If you are getting a part of your home renovated and are considering tiles, you’re making an excellent choice. The right tiles, with the right aesthetic touches, can spice up your home. However, did you know there’s more to tiles than colours and patterns?
Depending on what your goals for the renovation are, you might have better luck using particular types of tiles over others. If you feel lost in the options – many people are if it’s their first time – don’t fret. RRP is here to help, with some quick information on all the choices.
Materials are a major consideration. For tiles, they come down to three basic types: ceramics, porcelain, and stone.
Porcelain is harder and denser than ceramics. They’re durable, scratch-resistant, and take a lot of wear and tear. The tiles are also stain-resistant, which makes them great choices for commercial areas or kitchens. The water-absorption rate is also abysmal, making them good choices for wet areas.
For stone tiles, you have to look at marble, granite, limestone, travertine, engineered stone, or onyx. Each one has its properties and advantages. Most of them require sealing to add stain resistance and can be finicky to clean.

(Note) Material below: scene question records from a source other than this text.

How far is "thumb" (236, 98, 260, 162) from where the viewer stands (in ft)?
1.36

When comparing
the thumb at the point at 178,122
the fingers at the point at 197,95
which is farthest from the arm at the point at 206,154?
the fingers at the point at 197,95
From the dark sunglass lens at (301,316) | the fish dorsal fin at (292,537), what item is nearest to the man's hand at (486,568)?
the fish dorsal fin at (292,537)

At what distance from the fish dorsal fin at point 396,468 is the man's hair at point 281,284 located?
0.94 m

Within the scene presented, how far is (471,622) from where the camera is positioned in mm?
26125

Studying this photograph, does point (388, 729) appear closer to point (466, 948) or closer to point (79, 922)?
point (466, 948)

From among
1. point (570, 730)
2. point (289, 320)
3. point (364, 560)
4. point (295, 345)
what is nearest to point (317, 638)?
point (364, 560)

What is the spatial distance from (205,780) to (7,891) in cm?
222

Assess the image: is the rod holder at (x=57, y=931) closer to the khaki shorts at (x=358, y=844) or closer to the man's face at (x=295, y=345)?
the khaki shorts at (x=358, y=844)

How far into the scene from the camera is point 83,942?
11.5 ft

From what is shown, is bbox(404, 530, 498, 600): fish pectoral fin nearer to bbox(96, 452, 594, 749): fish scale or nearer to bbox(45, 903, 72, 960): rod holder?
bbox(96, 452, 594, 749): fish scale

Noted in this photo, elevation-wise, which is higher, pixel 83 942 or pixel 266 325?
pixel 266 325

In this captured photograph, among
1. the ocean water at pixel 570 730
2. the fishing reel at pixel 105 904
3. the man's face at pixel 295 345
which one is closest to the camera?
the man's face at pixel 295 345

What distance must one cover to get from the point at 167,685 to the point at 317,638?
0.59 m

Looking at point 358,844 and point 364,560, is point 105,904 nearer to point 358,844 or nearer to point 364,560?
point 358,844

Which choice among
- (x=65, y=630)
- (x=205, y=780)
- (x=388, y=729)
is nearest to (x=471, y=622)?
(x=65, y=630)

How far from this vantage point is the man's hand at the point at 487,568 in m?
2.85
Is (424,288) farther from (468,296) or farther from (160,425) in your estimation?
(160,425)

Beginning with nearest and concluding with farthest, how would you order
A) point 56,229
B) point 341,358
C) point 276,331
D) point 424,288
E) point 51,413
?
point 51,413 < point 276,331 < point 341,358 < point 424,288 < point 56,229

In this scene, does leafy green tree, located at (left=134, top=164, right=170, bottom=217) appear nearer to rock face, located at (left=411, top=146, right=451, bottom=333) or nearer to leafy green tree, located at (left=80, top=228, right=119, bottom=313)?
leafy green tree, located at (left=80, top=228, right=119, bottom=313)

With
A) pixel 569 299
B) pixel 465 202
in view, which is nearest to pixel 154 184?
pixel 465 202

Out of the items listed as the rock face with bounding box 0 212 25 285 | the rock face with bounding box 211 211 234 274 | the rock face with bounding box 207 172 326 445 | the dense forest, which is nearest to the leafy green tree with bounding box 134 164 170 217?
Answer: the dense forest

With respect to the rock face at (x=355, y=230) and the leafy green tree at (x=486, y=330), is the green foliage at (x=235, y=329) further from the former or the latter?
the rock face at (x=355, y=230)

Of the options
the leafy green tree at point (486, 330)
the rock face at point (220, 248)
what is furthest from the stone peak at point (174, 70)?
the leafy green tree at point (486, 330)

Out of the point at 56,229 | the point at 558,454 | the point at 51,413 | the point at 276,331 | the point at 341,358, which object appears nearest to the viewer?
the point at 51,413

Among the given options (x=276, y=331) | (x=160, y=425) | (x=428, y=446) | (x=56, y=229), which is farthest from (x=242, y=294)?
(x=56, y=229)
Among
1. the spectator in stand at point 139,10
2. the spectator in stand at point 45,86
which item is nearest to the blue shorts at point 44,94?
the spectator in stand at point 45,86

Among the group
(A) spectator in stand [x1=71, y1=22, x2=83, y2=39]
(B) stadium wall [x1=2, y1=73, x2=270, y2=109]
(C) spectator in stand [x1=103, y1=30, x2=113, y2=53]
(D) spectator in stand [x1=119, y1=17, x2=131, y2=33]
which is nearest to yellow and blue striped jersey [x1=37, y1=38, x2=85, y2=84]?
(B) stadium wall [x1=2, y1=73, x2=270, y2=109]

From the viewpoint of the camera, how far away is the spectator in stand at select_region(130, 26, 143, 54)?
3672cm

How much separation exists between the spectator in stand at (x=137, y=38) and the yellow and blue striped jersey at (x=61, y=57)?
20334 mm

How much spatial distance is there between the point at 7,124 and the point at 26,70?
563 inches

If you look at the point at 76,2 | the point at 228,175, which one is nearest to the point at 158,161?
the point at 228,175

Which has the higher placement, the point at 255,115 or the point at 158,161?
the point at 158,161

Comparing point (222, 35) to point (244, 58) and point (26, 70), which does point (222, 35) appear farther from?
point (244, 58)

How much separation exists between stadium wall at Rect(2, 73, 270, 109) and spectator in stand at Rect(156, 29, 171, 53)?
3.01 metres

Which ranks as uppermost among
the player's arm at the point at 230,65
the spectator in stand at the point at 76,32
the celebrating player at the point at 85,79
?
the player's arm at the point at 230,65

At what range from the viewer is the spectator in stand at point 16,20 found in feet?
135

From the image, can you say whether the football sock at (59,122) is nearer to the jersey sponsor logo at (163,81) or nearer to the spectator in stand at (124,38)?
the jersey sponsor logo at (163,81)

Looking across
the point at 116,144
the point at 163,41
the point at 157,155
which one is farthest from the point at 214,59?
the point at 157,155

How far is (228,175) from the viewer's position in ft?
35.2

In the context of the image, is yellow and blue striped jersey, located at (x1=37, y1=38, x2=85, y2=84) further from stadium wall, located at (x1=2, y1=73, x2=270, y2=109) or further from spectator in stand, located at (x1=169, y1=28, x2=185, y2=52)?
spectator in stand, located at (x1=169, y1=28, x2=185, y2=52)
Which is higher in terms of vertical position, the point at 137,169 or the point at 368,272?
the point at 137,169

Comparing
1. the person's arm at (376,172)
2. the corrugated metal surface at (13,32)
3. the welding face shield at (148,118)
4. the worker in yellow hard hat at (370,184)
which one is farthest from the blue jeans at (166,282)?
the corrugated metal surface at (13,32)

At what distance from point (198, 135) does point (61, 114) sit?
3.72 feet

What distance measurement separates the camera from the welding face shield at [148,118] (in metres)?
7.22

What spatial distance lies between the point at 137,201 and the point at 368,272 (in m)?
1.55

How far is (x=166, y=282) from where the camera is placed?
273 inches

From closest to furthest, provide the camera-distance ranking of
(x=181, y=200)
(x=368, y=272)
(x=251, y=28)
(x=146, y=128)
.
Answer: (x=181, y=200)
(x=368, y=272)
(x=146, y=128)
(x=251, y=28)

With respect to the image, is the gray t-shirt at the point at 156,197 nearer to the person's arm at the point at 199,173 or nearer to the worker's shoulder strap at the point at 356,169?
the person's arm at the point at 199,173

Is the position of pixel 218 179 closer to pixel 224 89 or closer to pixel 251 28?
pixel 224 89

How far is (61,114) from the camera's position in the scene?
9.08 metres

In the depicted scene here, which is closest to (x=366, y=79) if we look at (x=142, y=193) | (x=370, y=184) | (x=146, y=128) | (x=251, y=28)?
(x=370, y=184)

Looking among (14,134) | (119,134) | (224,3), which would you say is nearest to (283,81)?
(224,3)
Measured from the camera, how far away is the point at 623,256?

Marble can be polished. However, it can come in a wide variety of colours after the finish is applied.
Granite is a classic choice. It’s durable, elegant, and versatile. Granite usually sees a use for table tops, rather than tiles. However, it isn’t porous, so doesn’t stain easily except when exposed to acidic foods and beverages.

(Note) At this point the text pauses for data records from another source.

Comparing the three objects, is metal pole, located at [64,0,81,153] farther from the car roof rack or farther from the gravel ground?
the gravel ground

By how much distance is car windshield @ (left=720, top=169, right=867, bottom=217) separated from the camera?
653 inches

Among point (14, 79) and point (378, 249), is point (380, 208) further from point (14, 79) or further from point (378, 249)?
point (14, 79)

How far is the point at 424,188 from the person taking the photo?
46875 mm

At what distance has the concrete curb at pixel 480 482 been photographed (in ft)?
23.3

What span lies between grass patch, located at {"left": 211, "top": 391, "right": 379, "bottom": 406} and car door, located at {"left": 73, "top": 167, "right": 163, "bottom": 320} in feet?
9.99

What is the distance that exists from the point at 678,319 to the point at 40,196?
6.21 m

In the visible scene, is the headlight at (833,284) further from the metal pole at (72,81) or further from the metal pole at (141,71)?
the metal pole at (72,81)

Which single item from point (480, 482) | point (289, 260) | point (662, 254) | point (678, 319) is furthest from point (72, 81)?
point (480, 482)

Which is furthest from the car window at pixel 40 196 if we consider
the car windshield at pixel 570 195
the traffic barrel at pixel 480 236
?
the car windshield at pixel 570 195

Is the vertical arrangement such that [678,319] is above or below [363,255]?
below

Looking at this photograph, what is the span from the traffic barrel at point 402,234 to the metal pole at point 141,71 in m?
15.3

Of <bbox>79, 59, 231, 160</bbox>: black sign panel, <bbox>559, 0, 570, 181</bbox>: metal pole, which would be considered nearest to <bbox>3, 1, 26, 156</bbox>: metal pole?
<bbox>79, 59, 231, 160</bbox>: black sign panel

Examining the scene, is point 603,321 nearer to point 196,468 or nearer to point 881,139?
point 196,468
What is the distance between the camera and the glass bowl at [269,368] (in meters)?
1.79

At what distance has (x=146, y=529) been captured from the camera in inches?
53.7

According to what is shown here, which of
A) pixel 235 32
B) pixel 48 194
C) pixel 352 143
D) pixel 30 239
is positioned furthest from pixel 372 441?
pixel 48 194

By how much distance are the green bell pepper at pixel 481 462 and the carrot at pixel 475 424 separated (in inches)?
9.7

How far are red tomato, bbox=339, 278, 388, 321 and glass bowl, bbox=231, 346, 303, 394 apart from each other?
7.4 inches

Limestone is predominantly cream in colour. It has a timeless quality that is matched only by granite.
Travertine is known for its pitted holes and troughs. If you’re looking for a “Roman ruins” feel, this is an excellent choice for tiles. However, it can be acid-sensitive.
Onyx is semi-translucent and is often best backlit. Tiles are rare, though vanity countertops use this often. It is also more fragile than other stone types.
For ceramic tiles, you can choose between mosaic, terra cotta, and encaustic.
Mosaic tiles are usually smaller and make intricate designs. They tend to be brightly-colored and are ideal for more artistic sorts.
Terracotta is baked earth, with a distinct reddish-brown colour. They are durable and can get other colours with glazing.
Finally, encaustic is an excellent choice for anyone looking for a Victorian or Gothic aesthetic. In general, these are laid down in patterns, using a broad range of colours.